### Given passage

And he stops talking to the wife because he assumes the person who comes every night is a person, a physical person. After he isolates her for a while, finally in her despair, she takes her own life and the husband’s heartbroken and he’s sitting talking with his son. And it finally comes out that this little boy thought his father was a shadow. And this is a good story about how easy it is to misunderstand in a relationship, isn’t it? We make up so many things about what things mean. And really he didn’t stop loving her. He just wasn’t present with her. That’s what happened. And it broke her heart.
Ernest Holmes says, love is within us. It cannot be destroyed. It can only be ignored. So our calling is to stop ignoring it, to live love in presence, respect and compassion. As Hunter read to us in the very long reading, I’m sorry.
So Joel Goldsmith teaches us love is the realization of oneness. It’s the recognition that we are not separate. When we’re not present, it can feel or when we’re not feeling the presence, it can feel like love is absent. And I think we’ve all had this experience of feeling separate.
But love is actually a verb. Steven Covey taught that. And I used to not get that right. I used to think like, no love’s an emotion, but we use the word love to talk about so many things, don’t we? Romantic love, I love this, right? And love is also like how we show up over time with people so love’s a verb. And when we choose to act from this place of love, we’re allowing the love, which spiritually we would say the love is the nature of spirit, divine, whatever your word is, we’re allowing that love to work through us.
And when you think about the things that cause us personally to suffer in our lives, feeling separate is at the top of our list, isn’t it? And what is it that makes us feel separate? What is it? It might be our thoughts, it might be our feelings, it might be our idea of how things should be or some story we have playing in our head. Or it could be people who don’t accept us. Quite frankly, we’ve all had that happen too, haven’t we? And what we want to remember, I love this Roger Teel says this, that life is a relationship course. I mean, literally without the mirror of other people, we wouldn’t be having this human experience. And that’s also true about we’re all having this experience together. We’re all part of this oneness. And so the gift of relationship is that it teaches you about yourself.
Sometimes it teaches us what we haven’t healed in ourselves yet. I know it does for me, but it helps you to know yourself more completely. Our most important relationship actually is our relationship with oneness, which is the deeper spiritual reality. And sometimes it’s hard to get present to that in life and this human experience we’re having, sometimes it’s pretty hard to experience oneness, but that’s the truth. We’re all different expressions of it. But we’re all part of this universal life that’s expressing and living and breathing our bodies, living and breathing, animals, plants, all of it. It’s all the same life energy. And so we’re one, but we each have a unique expression of this oneness. So I’m not the same as each of you, right? We each bring in this oneness and we have our unique expression of it.

######
### Entries shown

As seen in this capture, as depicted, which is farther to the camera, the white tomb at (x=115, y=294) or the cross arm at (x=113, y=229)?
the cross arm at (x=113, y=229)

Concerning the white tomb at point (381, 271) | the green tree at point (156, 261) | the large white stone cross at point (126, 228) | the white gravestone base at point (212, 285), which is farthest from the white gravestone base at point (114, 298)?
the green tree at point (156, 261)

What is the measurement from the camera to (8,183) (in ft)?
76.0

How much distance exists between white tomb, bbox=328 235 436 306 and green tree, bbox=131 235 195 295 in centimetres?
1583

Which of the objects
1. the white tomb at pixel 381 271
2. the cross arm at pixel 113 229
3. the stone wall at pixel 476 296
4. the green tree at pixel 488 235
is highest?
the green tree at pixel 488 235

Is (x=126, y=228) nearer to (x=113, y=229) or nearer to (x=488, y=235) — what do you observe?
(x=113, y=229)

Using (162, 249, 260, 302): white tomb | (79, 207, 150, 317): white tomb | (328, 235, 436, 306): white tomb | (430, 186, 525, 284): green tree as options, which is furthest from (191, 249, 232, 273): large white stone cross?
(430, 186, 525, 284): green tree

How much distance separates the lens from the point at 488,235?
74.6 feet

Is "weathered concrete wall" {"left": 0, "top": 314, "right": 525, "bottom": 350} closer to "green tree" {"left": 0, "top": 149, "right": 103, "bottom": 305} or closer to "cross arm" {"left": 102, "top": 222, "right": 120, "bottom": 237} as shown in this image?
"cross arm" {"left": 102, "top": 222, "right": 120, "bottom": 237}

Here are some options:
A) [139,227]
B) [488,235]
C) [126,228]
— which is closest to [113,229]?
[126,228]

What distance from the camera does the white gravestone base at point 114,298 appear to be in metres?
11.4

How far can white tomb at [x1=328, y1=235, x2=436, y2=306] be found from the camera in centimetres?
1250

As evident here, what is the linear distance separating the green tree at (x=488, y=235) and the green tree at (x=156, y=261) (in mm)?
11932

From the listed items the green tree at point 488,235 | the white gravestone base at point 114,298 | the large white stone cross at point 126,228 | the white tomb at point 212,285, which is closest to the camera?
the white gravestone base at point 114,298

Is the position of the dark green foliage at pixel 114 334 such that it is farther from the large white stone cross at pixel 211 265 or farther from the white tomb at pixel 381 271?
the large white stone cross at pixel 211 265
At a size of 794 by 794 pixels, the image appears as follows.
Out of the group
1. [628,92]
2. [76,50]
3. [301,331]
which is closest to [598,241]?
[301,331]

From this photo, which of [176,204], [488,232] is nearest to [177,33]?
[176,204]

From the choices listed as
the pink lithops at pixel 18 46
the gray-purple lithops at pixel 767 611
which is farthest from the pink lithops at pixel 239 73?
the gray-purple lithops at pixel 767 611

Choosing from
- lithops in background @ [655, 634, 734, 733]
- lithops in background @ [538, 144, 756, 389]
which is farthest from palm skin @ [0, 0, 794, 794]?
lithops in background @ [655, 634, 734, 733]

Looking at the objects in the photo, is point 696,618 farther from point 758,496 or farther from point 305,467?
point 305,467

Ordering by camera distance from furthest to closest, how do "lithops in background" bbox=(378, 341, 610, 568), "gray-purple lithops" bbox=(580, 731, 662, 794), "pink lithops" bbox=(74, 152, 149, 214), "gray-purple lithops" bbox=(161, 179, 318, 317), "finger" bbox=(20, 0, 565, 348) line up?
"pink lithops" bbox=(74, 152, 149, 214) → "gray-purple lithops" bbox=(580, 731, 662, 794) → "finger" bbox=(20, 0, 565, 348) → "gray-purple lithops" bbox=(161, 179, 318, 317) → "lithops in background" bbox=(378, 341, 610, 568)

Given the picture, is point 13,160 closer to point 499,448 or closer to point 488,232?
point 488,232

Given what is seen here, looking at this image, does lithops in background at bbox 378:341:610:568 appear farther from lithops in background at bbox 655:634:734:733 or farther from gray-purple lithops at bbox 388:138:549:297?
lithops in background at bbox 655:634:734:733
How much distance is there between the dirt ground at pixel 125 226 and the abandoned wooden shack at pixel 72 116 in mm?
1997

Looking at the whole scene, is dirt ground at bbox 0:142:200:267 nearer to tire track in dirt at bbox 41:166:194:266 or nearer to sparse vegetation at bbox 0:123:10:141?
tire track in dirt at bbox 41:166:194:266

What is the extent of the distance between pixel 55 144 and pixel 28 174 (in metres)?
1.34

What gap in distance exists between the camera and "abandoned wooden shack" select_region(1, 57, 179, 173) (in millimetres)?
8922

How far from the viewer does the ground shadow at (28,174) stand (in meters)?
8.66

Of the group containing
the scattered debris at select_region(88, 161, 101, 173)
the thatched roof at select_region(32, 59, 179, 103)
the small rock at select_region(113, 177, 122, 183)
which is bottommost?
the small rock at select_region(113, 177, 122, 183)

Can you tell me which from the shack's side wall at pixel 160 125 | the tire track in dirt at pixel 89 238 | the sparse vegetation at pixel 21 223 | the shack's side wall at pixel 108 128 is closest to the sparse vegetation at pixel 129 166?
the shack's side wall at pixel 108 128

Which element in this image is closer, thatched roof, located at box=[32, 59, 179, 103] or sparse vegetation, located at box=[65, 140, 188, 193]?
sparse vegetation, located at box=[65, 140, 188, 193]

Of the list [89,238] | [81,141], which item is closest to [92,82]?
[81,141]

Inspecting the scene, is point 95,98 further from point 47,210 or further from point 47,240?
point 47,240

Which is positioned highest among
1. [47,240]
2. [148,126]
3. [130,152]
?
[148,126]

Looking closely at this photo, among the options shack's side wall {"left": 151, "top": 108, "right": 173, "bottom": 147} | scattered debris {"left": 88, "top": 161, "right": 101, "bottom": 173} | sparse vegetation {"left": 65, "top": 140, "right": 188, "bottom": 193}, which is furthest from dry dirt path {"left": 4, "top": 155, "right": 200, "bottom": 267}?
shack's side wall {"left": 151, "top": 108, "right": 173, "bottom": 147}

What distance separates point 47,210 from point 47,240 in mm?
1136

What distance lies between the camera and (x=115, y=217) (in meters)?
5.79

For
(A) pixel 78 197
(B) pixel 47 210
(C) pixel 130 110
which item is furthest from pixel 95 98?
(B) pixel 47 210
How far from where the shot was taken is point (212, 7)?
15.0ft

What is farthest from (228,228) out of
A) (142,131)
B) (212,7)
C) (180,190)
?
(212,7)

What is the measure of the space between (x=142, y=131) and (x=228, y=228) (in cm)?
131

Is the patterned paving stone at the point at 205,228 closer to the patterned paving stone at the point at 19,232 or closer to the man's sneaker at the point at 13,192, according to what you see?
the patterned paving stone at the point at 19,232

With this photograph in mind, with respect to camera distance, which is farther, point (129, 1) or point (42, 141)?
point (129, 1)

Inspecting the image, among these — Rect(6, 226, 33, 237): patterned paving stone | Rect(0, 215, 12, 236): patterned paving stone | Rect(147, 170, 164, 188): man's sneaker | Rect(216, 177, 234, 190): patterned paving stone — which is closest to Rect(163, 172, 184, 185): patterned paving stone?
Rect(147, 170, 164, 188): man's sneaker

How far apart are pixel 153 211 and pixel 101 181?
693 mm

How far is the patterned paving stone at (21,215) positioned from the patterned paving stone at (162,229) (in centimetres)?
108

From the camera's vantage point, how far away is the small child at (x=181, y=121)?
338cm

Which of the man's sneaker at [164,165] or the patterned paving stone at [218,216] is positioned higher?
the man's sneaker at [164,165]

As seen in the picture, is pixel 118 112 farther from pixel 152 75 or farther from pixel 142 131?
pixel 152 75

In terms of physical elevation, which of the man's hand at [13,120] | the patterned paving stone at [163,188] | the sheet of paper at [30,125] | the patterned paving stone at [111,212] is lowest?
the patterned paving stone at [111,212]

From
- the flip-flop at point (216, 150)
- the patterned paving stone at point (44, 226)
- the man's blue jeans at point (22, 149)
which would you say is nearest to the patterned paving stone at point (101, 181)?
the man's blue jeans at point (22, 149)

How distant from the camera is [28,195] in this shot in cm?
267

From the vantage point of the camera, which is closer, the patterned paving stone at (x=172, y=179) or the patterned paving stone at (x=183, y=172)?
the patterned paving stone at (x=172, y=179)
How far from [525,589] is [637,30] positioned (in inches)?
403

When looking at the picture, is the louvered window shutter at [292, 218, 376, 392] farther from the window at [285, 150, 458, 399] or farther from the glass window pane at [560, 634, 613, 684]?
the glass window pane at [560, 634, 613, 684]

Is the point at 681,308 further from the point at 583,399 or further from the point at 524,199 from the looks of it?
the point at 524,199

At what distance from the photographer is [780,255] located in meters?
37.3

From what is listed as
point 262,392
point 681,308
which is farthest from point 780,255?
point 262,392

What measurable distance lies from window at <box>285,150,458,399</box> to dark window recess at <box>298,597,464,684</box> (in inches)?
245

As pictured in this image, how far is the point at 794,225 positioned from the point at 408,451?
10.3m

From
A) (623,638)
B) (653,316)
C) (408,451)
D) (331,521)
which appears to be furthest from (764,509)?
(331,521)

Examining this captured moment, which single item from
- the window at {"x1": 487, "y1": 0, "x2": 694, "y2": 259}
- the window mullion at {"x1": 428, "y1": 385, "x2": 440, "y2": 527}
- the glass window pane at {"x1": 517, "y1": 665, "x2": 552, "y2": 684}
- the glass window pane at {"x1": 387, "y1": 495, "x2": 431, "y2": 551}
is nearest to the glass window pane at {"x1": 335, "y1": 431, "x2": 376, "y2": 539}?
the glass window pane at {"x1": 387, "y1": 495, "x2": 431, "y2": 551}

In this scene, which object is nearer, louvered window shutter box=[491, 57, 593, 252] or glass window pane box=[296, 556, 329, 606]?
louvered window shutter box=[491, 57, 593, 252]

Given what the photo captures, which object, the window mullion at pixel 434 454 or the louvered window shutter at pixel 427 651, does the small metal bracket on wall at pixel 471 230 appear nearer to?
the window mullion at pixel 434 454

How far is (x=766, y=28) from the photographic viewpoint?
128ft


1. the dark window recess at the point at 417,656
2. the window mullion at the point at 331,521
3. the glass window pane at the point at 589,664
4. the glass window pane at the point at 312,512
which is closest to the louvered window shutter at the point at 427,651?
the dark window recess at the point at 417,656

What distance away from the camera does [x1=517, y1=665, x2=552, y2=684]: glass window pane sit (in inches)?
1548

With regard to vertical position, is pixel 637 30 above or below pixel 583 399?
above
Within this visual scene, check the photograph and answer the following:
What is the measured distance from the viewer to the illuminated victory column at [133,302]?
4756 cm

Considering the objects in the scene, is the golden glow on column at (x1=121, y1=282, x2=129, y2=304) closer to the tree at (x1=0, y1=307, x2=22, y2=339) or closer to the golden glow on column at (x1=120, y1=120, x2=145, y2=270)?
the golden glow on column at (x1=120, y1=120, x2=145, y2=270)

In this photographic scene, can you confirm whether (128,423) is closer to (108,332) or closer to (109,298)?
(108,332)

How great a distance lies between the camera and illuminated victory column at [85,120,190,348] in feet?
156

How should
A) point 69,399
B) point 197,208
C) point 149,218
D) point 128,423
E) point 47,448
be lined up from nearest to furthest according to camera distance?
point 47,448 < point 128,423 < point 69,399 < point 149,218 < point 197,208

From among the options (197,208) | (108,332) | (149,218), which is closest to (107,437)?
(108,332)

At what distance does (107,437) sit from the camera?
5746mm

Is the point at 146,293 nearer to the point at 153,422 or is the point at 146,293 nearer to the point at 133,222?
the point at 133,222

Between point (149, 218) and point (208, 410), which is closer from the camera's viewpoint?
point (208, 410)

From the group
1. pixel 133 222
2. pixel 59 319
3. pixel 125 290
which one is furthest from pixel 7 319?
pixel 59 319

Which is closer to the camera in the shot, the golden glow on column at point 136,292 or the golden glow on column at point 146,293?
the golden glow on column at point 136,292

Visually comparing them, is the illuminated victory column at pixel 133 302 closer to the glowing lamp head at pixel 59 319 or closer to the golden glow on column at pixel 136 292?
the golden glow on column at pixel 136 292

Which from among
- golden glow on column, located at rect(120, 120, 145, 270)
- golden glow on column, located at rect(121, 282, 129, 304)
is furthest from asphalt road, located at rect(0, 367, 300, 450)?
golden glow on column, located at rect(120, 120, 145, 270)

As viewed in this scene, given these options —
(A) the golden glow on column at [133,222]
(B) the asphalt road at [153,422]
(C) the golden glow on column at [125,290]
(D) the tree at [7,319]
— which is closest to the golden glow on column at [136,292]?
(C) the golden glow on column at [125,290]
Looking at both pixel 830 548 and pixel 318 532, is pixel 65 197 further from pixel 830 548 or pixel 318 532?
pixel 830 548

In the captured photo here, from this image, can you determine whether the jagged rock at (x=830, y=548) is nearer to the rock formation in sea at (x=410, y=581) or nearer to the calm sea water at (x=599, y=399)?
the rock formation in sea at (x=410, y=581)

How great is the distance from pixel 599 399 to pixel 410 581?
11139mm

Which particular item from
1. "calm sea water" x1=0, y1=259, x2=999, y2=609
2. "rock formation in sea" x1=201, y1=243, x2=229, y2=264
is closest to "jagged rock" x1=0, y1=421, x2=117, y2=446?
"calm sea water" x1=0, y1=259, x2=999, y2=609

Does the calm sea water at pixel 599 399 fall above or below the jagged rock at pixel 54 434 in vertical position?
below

######

### Task description
Duplicate the part of the talk on love and oneness between "But love is" and "work through us.", inclusive. These rows play no part in the work.

### Correct answer
But love is actually a verb. Steven Covey taught that. And I used to not get that right. I used to think like, no love’s an emotion, but we use the word love to talk about so many things, don’t we? Romantic love, I love this, right? And love is also like how we show up over time with people so love’s a verb. And when we choose to act from this place of love, we’re allowing the love, which spiritually we would say the love is the nature of spirit, divine, whatever your word is, we’re allowing that love to work through us.